Data provided:
┏━━

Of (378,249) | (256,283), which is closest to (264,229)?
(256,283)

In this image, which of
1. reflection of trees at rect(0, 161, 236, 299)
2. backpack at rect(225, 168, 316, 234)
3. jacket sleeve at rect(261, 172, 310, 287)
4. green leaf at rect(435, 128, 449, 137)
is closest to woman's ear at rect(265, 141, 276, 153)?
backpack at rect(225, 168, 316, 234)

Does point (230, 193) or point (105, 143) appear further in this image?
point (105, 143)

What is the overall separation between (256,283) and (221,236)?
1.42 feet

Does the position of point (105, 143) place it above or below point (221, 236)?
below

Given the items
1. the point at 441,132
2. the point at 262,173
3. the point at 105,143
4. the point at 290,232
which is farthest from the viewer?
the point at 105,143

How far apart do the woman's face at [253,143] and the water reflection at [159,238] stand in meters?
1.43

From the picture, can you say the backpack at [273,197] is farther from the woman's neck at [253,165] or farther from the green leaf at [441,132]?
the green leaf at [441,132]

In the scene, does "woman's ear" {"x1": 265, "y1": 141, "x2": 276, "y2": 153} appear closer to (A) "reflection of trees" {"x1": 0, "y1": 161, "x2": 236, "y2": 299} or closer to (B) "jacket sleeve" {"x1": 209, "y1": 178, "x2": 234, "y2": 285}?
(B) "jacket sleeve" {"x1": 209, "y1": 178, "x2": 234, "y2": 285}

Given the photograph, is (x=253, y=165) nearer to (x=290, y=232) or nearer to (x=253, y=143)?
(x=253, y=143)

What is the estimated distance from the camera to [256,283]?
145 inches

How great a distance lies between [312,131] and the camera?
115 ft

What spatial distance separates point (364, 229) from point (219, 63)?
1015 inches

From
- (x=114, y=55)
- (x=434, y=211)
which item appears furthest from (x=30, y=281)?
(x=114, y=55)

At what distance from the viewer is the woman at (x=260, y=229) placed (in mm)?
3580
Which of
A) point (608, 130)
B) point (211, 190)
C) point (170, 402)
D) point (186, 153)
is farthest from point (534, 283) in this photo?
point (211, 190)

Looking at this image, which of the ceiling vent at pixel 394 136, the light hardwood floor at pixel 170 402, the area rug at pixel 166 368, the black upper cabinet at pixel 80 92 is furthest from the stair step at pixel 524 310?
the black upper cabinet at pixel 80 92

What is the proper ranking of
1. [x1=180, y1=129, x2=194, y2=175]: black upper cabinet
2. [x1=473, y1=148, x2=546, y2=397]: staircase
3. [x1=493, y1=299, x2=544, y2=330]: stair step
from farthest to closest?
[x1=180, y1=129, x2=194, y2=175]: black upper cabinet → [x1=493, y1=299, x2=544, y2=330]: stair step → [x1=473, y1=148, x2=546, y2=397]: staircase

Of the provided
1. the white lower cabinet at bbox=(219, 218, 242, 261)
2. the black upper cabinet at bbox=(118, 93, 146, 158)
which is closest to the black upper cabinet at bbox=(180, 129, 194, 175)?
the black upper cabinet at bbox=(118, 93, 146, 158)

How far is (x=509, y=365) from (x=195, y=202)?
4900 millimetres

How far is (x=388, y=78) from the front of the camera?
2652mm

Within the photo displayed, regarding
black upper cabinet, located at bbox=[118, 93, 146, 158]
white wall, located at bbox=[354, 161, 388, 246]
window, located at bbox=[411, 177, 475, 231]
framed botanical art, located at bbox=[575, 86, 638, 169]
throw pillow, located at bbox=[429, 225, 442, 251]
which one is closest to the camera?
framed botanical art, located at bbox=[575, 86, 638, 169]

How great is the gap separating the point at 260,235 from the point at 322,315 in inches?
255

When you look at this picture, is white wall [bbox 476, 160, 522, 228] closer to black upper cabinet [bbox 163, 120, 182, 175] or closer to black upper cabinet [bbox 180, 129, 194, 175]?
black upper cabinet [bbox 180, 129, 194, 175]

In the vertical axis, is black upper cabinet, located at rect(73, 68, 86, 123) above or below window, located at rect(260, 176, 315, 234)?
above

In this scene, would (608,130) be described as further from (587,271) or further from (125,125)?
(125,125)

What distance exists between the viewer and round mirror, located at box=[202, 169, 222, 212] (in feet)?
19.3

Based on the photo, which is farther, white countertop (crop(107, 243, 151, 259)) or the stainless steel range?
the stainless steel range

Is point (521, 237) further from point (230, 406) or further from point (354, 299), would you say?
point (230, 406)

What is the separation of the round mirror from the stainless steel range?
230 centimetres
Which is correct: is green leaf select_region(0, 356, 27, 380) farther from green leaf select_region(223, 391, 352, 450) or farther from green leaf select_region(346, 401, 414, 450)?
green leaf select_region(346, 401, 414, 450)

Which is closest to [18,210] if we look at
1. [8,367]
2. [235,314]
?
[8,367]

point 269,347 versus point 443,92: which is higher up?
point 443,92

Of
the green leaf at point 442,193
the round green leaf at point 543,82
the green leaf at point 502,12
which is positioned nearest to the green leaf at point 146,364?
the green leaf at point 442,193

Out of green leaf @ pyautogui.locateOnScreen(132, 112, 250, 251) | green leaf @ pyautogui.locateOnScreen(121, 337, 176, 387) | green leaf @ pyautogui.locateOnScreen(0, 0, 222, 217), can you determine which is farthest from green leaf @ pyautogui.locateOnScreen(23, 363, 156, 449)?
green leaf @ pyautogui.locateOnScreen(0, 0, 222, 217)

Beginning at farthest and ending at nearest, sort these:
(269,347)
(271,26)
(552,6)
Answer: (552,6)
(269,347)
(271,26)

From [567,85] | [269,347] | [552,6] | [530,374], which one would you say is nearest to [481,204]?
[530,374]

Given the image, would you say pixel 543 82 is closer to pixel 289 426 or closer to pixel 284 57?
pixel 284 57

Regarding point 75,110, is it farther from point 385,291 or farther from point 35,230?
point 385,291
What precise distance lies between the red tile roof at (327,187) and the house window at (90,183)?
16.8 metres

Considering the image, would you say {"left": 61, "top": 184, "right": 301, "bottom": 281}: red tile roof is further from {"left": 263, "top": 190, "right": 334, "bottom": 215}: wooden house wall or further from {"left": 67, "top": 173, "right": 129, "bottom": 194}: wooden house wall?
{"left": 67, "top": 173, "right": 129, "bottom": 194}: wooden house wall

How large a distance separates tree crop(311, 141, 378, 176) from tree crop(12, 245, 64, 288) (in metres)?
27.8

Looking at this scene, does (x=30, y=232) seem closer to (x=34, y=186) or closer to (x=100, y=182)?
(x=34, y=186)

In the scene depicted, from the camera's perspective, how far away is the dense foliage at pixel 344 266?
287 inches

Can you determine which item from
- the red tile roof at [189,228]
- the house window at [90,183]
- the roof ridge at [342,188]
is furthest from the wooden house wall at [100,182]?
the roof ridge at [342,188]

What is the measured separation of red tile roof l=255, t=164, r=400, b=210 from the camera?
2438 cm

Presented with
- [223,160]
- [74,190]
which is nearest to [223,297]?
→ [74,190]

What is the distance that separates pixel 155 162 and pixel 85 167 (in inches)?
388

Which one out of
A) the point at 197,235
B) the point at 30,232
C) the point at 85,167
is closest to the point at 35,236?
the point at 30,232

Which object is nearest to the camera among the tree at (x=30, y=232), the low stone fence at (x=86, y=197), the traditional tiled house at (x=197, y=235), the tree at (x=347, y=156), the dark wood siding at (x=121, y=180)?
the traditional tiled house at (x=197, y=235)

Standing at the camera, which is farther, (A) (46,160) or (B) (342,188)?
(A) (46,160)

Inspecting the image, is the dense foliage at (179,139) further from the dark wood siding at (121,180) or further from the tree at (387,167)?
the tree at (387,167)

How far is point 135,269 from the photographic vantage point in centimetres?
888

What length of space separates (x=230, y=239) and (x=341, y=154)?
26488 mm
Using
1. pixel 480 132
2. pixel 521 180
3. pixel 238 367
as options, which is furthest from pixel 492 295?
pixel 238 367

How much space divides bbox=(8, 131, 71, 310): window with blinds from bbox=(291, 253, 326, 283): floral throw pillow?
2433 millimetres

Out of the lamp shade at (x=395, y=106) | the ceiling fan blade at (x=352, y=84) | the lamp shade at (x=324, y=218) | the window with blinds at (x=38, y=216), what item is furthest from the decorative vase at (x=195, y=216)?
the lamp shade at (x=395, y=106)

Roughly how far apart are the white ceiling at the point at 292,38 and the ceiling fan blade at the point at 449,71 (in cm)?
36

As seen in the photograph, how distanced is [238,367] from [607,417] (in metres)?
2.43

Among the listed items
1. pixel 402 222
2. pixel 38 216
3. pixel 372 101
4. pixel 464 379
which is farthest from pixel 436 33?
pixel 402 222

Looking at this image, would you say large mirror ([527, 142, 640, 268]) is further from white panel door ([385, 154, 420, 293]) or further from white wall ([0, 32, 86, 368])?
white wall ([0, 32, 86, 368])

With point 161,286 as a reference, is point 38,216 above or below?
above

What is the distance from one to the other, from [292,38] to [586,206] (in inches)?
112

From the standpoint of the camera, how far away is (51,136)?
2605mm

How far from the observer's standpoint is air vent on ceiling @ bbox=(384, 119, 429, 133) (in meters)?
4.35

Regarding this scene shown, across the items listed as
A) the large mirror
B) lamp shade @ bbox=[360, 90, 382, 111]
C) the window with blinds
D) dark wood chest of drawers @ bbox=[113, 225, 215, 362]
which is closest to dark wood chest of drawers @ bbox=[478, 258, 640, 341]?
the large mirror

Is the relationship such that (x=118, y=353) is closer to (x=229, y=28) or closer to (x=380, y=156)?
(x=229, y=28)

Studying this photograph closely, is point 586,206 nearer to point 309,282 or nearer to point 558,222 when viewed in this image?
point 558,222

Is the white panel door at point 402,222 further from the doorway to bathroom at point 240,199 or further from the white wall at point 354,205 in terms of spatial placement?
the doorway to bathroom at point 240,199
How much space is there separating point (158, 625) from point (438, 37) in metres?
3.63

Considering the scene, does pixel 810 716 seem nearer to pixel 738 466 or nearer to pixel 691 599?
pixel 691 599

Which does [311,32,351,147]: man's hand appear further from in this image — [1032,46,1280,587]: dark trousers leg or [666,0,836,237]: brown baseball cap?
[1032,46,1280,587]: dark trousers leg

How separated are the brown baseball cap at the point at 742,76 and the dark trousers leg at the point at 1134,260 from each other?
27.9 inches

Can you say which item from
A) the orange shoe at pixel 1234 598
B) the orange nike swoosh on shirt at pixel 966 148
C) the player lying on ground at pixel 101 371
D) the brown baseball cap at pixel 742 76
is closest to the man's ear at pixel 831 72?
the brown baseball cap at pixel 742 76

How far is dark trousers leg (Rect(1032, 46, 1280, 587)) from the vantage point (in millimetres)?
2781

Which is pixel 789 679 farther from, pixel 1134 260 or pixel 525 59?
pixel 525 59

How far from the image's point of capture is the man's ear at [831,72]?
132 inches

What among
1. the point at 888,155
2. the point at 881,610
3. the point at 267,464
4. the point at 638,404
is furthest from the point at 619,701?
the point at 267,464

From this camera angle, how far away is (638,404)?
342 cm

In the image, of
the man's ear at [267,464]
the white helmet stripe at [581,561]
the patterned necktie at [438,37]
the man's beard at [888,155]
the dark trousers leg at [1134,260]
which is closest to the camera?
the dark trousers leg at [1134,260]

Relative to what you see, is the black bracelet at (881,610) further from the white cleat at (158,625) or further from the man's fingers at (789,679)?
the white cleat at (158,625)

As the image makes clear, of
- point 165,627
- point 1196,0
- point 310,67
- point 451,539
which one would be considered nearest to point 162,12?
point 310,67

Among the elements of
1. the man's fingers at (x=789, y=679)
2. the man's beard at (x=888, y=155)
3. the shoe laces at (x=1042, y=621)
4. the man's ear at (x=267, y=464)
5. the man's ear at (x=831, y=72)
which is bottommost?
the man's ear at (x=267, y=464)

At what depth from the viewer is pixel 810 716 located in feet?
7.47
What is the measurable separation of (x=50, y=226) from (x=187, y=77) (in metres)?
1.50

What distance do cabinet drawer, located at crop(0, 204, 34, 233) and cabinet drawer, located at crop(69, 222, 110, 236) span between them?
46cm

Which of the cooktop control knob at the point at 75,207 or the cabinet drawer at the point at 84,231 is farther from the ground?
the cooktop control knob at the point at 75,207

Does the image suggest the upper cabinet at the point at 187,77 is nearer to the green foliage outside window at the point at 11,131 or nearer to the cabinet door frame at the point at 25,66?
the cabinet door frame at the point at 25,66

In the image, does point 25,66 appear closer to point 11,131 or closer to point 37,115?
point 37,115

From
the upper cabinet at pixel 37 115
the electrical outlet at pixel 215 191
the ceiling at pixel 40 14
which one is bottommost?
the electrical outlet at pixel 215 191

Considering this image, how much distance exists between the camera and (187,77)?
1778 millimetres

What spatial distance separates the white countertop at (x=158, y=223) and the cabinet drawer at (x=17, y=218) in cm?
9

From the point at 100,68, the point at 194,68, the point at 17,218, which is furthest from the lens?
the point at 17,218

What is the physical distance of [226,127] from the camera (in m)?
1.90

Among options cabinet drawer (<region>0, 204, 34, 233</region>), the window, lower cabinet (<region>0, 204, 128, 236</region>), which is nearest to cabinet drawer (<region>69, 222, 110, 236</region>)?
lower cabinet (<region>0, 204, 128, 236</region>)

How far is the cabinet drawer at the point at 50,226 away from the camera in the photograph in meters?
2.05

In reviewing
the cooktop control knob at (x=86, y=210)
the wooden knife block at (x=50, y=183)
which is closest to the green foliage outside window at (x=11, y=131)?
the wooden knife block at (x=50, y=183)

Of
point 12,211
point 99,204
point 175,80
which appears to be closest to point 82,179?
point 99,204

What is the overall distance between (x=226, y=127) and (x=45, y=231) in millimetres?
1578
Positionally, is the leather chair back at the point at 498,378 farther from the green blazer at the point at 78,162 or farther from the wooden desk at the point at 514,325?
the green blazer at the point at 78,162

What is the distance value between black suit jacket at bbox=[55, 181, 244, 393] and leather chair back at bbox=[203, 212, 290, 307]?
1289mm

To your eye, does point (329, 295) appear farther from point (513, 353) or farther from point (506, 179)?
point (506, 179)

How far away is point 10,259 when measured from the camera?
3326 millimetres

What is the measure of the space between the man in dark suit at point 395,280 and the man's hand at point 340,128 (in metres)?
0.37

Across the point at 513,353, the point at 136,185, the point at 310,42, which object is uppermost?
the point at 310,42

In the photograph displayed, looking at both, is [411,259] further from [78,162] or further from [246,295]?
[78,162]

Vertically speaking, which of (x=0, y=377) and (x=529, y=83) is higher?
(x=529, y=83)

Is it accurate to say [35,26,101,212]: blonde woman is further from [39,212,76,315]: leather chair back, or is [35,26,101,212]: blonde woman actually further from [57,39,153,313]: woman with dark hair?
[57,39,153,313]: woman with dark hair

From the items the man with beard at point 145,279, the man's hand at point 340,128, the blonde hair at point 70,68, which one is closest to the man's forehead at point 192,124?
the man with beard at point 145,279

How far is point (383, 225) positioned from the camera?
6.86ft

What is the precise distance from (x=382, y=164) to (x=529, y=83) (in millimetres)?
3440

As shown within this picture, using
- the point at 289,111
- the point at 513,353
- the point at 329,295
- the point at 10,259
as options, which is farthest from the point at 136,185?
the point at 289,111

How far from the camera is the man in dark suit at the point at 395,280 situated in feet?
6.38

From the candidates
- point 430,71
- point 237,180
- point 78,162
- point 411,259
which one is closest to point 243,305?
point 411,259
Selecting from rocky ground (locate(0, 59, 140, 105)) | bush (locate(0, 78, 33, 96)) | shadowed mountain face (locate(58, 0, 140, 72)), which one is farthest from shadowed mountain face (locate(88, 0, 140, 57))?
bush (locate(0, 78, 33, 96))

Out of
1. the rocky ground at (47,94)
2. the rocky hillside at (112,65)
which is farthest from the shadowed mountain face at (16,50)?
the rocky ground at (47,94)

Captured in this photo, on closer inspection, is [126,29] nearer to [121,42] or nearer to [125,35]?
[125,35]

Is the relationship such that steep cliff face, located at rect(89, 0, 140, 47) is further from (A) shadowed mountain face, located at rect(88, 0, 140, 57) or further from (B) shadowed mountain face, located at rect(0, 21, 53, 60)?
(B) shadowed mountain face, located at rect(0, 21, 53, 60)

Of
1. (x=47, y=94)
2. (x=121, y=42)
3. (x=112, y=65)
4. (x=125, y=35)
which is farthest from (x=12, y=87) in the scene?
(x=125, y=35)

┗━━

Task to complete:
Copy out every line from the one containing "What is the precise" to the end of the material, both ends included.

Output for this task:
What is the precise distance from (x=382, y=164) to (x=529, y=83) (in millimetres)?
3440

As shown within this picture, using
- the point at 289,111
- the point at 513,353
- the point at 329,295
- the point at 10,259
as options, which is farthest from the point at 136,185?
the point at 289,111

How far from the camera is the man in dark suit at the point at 395,280 situated in feet?
6.38

From the candidates
- point 430,71
- point 237,180
- point 78,162
- point 411,259
which one is closest to point 243,305?
point 411,259
Selecting from rocky ground (locate(0, 59, 140, 105)) | bush (locate(0, 78, 33, 96)) | shadowed mountain face (locate(58, 0, 140, 72)), which one is farthest from shadowed mountain face (locate(88, 0, 140, 57))?
bush (locate(0, 78, 33, 96))

Out of
1. the rocky ground at (47,94)
2. the rocky hillside at (112,65)
which is farthest from the shadowed mountain face at (16,50)?
the rocky ground at (47,94)

Captured in this photo, on closer inspection, is [126,29] nearer to [121,42] or nearer to [125,35]?
[125,35]

Is the relationship such that steep cliff face, located at rect(89, 0, 140, 47) is further from (A) shadowed mountain face, located at rect(88, 0, 140, 57) or further from (B) shadowed mountain face, located at rect(0, 21, 53, 60)?
(B) shadowed mountain face, located at rect(0, 21, 53, 60)

Of
1. (x=47, y=94)
2. (x=121, y=42)
3. (x=112, y=65)
4. (x=125, y=35)
which is farthest from (x=12, y=87) in the scene?
(x=125, y=35)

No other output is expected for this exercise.